Livio Felluga is an iconic Friulian winemaker who has helped to define his region as few others could, helping his part of Italy, in its north-eastern corner, to achieve a standing as one of high-quality wine production.
In so doing he has been an undoubted influence on the improvements in quality of all Italian white wine over recent decades by showing that great whites could be made there amid the plethora of winemakers churning out dull and dilute wines.
For more than 60 years he has shown that Italian white wines, when made from the finest fruit of vines planted in the right place, given assiduous care and attention and harvested at low yields could be a match for the very best.
When Italy entered the war in 1940 Livio was captured during the fighting in Libya and spent several years in a POW camp in Scotland, before returning to a new Italy. On his return he was himself a catalyst for change as he surveyed the post-war viticultural scene and decided that the only sensible way forward was to produce premium wines. He set about accruing the means to purchase his own land and in 1955 bought his first vineyard at Rosazzo south-east of Udine and close to what was then the Yugoslav border, now Slovenia.

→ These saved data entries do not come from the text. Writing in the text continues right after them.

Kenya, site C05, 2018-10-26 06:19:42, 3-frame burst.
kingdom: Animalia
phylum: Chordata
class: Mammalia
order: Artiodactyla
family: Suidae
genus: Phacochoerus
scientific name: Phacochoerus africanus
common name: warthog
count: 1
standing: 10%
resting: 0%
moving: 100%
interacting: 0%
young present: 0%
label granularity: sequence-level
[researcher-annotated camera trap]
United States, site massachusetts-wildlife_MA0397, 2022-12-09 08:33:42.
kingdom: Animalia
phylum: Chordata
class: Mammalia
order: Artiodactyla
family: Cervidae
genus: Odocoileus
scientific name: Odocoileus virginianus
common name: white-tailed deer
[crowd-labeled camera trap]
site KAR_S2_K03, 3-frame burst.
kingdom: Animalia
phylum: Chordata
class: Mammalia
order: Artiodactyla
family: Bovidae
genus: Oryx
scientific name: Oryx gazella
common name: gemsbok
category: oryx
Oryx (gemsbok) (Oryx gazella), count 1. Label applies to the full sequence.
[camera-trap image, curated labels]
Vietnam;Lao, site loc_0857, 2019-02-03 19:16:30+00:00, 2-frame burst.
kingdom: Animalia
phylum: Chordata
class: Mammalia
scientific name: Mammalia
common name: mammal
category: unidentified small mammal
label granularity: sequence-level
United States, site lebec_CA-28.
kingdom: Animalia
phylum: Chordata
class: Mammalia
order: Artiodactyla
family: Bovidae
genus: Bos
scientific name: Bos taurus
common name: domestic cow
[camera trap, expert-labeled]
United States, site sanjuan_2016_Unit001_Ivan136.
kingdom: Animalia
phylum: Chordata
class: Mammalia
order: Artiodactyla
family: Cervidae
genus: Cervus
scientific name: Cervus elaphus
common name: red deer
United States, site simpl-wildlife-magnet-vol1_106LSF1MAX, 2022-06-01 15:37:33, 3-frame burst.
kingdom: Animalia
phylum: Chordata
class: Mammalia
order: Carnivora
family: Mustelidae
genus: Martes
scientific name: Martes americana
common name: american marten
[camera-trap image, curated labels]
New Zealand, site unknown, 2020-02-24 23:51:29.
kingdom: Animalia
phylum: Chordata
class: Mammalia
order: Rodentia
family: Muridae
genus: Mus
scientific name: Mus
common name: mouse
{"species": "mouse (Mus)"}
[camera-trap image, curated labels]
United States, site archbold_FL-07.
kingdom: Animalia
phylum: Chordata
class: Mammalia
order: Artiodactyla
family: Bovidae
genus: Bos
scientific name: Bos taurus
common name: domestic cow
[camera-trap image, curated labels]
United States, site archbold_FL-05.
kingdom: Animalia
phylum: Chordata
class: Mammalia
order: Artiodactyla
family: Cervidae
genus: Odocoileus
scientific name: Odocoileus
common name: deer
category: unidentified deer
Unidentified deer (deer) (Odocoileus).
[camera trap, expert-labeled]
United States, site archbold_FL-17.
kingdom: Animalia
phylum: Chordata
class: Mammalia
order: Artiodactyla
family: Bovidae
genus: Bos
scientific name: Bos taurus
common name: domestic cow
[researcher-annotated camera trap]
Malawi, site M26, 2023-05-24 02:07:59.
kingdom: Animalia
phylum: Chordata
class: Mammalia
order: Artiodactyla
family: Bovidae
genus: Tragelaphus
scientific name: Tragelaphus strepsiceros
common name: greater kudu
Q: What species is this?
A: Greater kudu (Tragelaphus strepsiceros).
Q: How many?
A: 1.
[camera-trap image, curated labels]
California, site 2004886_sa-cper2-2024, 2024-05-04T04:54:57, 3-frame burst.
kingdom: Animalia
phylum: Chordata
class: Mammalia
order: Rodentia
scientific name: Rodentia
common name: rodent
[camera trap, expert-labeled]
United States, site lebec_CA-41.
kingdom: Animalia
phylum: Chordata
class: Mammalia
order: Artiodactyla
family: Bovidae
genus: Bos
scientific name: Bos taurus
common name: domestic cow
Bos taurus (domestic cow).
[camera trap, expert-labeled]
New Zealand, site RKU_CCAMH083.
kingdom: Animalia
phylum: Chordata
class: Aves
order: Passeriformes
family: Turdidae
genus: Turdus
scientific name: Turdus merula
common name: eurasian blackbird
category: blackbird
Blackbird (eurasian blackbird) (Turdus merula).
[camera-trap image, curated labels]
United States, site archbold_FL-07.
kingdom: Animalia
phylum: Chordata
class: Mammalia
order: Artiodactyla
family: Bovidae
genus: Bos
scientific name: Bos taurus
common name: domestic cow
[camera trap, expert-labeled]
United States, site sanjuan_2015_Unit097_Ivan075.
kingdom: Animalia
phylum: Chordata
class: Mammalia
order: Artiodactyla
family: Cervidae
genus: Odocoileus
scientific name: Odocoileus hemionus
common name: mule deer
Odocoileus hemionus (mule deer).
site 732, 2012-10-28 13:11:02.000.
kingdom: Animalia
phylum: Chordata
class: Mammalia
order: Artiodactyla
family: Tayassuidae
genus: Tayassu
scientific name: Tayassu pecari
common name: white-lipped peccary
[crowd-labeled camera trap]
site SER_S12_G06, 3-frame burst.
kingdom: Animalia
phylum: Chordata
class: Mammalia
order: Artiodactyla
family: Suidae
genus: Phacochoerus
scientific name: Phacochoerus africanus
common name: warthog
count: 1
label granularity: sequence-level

His choice was shrewd and today the area is considered one of the finest terroirs in Friuli, though it took him a long time to bring everything up to scratch. A winery at Brazzano followed and over time he acquired 155 hectares of vineyard holdings on the marl and sandstone shales of the area, divided into 300 parcels so that each can be given the individual attention it requires.
Livio is now over 100 years old and his children Maurizio, Elda, Andrea and Filippo are all involved in the business. Andrea is the winemaker now, with Livio on hand for advice and guidance, but the spirit of innovation has not been subdued and the company has been a pioneer in the use of screwcaps in Italy, wanting to preserve the freshness and fruit that they have worked so hard to attain through their work in the vineyards. To that end oak is not used. The grapes are destemmed and undergo a brief maceration before vinification in stainless steel.
The resulting wines are given time on their lees for extra complexity and mouthfeel and then spend two month in bottle before release. The famous labels are an antique map of the area in which the wines are made, a tribute from Livio to the region he has done so much to put on the map.